• [Try it]: Images aside, the whole listing should be written out word for word.

***** Information supplied

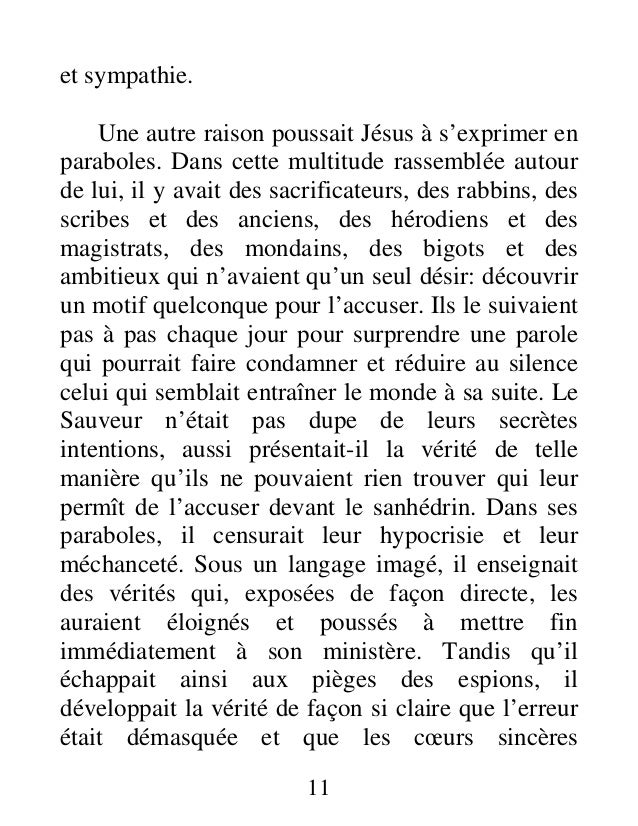 et sympathie.

Une autre raison poussait Jésus à s’exprimer en paraboles. Dans cette multitude rassemblée autour de lui, il y avait des sacrificateurs, des rabbins, des scribes et des anciens, des hérodiens et des magistrats, des mondains, des bigots et des ambitieux qui n’avaient qu’un seul désir: découvrir un motif quelconque pour l’accuser. Ils le suivaient pas à pas chaque jour pour surprendre une parole qui pourrait faire condamner et réduire au silence celui qui semblait entraîner le monde à sa suite. Le Sauveur n’était pas dupe de leurs secrètes intentions, aussi présentait-il la vérité de telle manière qu’ils ne pouvaient rien trouver qui leur permît de l’accuser devant le sanhédrin. Dans ses paraboles, il censurait leur hypocrisie et leur méchanceté. Sous un langage imagé, il enseignait des vérités qui, exposées de façon directe, les auraient éloignés et poussés à mettre fin immédiatement à son ministère. Tandis qu’il échappait ainsi aux pièges des espions, il développait la vérité de façon si claire que l’erreur était démasquée et que les cœurs sincères

11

**********

• [Your solution]:
 et sympathie.

Une autre raison poussait Jésus à s’exprimer en paraboles. Dans cette multitude rassemblée autour de lui, il y avait des sacrificateurs, des rabbins, des scribes et des anciens, des hérodiens et des magistrats, des mondains, des bigots et des ambitieux qui n’avaient qu’un seul désir: découvrir un motif quelconque pour l’accuser. Ils le suivaient pas à pas chaque jour pour surprendre une parole qui pourrait faire condamner et réduire au silence celui qui semblait entraîner le monde à sa suite. Le Sauveur n’était pas dupe de leurs secrètes intentions, aussi présentait-il la vérité de telle manière qu’ils ne pouvaient rien trouver qui leur permît de l’accuser devant le sanhédrin. Dans ses paraboles, il censurait leur hypocrisie et leur méchanceté. Sous un langage imagé, il enseignait des vérités qui, exposées de façon directe, les auraient éloignés et poussés à mettre fin immédiatement à son ministère. Tandis qu’il échappait ainsi aux pièges des espions, il développait la vérité de façon si claire que l’erreur était démasquée et que les cœurs sincères

11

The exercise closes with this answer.